Exercise aim - Render the part of the listing that opens with the line containing "How far from (386,44) can (186,179) be found?" and closes with the final line of the listing as a Markdown table with the columns Row and Line, omitting blank lines.

----

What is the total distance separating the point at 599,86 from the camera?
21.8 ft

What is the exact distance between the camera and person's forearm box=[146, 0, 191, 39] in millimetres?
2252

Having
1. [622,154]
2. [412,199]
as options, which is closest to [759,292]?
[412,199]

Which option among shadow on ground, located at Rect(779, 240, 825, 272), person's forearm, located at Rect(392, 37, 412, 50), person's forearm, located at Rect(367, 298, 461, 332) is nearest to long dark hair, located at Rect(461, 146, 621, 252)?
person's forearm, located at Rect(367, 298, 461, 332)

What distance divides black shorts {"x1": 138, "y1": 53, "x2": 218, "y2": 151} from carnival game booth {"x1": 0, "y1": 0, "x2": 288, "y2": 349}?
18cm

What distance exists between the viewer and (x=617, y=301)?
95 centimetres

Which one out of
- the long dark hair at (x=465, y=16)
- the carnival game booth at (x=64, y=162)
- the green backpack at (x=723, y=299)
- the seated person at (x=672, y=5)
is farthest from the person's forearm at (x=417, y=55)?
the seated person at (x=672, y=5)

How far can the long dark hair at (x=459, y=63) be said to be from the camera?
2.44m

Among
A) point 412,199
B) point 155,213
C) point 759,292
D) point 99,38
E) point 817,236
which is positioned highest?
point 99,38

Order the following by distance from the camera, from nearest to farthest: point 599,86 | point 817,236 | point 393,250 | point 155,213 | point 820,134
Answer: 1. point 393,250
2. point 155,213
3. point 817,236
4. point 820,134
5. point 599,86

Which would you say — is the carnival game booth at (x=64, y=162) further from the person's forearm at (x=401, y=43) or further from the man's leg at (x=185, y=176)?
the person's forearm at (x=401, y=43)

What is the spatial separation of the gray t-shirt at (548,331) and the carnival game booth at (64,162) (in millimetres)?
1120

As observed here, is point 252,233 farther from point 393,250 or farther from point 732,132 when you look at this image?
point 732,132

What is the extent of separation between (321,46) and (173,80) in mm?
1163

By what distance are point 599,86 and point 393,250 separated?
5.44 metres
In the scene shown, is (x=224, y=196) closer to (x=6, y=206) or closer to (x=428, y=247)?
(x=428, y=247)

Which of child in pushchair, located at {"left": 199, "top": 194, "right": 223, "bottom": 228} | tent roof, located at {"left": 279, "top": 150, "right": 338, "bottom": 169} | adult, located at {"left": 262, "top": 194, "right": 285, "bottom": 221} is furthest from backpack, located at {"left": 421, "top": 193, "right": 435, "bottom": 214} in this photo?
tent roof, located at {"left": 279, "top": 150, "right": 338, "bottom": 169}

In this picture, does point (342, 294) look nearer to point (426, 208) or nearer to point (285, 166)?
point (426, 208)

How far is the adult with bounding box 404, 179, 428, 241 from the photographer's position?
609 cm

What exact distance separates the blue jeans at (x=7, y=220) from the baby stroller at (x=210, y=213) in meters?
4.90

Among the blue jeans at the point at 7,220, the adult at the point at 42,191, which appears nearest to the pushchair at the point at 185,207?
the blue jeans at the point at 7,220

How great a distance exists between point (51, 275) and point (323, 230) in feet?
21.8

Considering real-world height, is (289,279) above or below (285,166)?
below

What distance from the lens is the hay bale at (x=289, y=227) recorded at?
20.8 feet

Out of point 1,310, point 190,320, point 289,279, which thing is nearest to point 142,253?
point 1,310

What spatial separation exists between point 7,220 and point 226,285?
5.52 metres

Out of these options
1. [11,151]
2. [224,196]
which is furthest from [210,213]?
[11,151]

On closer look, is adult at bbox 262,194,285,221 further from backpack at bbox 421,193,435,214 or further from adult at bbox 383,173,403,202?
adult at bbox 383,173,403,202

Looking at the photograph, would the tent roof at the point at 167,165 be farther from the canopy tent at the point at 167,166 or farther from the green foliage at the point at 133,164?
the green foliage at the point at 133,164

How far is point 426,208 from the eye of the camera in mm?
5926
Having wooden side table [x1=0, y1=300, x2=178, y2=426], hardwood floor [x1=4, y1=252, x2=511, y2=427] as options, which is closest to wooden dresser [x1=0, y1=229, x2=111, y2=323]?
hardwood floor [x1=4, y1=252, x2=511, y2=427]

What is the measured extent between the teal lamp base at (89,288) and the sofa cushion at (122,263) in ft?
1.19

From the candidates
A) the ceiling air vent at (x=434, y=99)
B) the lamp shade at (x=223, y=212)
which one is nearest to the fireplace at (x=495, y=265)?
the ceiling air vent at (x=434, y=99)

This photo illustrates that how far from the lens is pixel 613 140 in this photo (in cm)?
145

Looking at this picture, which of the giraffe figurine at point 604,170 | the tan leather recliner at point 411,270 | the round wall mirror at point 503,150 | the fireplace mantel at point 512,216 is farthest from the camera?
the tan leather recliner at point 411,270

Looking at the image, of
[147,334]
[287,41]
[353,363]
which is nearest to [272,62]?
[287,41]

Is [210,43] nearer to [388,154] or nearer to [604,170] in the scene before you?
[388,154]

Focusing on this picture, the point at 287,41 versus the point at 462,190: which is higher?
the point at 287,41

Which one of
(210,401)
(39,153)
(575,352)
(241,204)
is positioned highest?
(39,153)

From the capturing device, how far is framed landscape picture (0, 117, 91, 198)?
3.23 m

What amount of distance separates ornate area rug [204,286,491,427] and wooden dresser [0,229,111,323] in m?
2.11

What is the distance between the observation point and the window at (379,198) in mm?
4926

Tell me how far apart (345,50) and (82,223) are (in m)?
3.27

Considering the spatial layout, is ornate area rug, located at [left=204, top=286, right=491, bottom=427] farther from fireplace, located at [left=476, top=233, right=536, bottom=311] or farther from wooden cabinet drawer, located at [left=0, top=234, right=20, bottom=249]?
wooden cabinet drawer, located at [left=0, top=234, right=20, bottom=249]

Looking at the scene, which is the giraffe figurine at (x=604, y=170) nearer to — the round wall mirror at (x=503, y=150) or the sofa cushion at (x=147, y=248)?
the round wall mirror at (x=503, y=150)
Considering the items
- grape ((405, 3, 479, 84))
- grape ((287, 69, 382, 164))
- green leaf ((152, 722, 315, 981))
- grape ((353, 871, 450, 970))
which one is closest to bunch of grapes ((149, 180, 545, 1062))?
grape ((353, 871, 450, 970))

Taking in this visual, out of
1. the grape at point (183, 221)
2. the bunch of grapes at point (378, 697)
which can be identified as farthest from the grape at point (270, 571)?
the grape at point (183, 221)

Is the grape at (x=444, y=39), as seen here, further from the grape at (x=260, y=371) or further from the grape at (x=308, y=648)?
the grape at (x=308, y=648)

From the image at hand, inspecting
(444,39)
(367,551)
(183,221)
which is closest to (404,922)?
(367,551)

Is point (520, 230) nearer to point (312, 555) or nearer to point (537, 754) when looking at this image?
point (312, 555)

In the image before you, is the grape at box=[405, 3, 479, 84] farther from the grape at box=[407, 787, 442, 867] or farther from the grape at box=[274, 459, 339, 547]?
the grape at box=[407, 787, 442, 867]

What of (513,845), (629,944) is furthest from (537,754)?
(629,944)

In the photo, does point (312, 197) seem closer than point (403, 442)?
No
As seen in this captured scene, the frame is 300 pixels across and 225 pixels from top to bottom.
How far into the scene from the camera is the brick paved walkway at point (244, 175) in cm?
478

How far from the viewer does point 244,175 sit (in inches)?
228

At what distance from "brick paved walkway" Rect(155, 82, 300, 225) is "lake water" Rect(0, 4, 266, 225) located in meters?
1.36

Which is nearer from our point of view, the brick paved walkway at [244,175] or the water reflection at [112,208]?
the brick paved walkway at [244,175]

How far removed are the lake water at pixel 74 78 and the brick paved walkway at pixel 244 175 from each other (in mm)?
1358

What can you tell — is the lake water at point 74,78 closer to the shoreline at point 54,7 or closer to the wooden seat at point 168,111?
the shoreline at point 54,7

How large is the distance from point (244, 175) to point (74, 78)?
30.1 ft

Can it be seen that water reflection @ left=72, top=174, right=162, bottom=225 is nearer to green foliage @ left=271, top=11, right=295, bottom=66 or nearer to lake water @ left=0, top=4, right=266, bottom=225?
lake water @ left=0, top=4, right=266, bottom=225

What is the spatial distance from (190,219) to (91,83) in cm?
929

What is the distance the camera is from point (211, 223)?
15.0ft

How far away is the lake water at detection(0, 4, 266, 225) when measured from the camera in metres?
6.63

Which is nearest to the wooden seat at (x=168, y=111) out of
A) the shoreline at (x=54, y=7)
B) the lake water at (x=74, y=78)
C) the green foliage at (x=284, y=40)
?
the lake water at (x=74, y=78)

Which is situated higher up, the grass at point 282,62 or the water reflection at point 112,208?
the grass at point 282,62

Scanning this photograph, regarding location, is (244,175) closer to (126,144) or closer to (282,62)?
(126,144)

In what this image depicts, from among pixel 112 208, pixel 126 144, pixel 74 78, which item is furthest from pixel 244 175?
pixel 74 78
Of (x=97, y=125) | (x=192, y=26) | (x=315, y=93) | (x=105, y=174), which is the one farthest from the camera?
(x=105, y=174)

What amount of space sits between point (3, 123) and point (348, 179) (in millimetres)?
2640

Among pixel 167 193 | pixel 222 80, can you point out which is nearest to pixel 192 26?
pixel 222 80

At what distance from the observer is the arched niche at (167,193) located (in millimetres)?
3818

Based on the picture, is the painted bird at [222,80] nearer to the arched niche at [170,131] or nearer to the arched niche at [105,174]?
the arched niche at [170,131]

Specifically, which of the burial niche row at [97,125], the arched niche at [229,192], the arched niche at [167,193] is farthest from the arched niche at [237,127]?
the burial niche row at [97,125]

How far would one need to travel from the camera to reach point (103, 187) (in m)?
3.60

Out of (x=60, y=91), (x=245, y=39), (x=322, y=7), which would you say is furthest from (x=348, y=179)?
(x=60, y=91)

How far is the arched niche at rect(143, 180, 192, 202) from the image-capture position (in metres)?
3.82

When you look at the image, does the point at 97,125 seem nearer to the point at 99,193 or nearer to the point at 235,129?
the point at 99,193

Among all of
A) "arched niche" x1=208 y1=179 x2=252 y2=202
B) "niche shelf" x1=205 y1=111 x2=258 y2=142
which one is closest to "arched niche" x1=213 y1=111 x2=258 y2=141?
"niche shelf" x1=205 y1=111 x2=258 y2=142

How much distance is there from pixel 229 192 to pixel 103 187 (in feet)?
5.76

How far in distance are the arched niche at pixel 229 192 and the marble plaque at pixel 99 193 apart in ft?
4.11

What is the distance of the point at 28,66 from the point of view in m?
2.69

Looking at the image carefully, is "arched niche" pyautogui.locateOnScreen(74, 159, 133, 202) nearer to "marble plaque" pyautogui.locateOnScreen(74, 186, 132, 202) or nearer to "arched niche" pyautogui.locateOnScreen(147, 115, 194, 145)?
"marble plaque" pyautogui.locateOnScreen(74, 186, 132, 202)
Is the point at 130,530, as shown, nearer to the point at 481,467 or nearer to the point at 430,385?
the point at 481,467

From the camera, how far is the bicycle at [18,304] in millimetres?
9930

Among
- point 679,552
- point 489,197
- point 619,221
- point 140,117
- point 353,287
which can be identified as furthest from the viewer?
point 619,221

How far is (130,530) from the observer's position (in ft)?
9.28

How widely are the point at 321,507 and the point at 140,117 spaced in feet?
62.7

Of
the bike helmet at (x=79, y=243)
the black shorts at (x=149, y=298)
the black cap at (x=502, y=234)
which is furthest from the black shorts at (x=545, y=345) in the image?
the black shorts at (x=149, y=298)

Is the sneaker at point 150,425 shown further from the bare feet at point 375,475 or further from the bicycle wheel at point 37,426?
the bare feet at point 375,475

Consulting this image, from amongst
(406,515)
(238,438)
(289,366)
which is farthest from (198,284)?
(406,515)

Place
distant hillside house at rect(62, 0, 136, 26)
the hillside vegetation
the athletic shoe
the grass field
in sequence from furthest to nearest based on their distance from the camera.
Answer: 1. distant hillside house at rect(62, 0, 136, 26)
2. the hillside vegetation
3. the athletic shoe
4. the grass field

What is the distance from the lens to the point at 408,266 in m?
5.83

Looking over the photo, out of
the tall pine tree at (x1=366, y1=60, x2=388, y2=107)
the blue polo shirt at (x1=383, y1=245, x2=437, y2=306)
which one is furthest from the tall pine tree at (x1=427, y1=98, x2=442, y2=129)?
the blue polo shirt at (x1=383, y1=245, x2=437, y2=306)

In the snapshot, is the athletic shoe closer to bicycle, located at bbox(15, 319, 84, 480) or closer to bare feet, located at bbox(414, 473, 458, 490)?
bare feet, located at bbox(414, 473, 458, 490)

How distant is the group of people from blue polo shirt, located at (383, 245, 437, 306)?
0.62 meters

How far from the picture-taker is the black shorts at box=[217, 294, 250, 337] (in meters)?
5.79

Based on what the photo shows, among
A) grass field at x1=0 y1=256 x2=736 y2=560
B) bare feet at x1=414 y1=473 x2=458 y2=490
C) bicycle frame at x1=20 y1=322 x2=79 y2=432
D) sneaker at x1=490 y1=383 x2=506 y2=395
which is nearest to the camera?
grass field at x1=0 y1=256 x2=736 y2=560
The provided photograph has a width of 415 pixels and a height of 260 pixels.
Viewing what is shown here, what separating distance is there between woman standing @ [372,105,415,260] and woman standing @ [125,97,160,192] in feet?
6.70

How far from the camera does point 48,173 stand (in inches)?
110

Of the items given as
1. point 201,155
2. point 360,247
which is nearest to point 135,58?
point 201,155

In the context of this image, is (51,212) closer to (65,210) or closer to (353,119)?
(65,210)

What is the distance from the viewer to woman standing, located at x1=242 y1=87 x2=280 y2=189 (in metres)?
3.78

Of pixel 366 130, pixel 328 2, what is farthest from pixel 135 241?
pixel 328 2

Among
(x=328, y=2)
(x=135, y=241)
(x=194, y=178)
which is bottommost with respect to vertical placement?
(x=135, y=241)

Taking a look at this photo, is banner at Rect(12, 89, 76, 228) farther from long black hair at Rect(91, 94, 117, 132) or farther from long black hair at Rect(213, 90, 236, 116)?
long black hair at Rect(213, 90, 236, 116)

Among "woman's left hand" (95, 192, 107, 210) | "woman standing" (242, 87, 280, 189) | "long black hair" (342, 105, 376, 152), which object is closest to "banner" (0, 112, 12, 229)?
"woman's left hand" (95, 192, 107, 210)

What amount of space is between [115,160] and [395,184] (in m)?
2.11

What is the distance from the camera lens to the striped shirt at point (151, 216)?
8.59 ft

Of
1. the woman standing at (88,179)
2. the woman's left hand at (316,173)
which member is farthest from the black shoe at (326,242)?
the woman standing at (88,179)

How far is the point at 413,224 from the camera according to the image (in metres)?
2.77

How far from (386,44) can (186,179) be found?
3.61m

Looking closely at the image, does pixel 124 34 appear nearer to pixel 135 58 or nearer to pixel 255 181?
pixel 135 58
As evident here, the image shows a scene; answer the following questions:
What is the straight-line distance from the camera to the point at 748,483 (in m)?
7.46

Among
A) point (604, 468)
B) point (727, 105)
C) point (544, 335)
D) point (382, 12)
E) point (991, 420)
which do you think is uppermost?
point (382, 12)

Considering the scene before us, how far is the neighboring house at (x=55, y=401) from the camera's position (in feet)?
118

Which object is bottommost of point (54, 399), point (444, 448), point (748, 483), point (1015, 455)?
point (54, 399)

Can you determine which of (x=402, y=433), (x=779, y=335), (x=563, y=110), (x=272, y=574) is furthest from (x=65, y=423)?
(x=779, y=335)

----

Task output -
| Row | Line |
|---|---|
| 1 | How far from (386,44) can (186,179) be found? |
| 2 | 3.61m |
| 3 | Looking closely at the image, does pixel 124 34 appear nearer to pixel 135 58 or nearer to pixel 255 181? |
| 4 | pixel 135 58 |
| 5 | As evident here, the image shows a scene; answer the following questions: |
| 6 | What is the straight-line distance from the camera to the point at 748,483 (in m)? |
| 7 | 7.46 |
| 8 | Among |
| 9 | A) point (604, 468) |
| 10 | B) point (727, 105) |
| 11 | C) point (544, 335) |
| 12 | D) point (382, 12) |
| 13 | E) point (991, 420) |
| 14 | which do you think is uppermost? |
| 15 | point (382, 12) |
| 16 | Considering the scene before us, how far is the neighboring house at (x=55, y=401) from the camera's position (in feet)? |
| 17 | 118 |
| 18 | Which object is bottommost of point (54, 399), point (444, 448), point (748, 483), point (1015, 455)? |
| 19 | point (54, 399) |
| 20 | Can you determine which of (x=402, y=433), (x=779, y=335), (x=563, y=110), (x=272, y=574) is furthest from (x=65, y=423)? |
| 21 | (x=779, y=335) |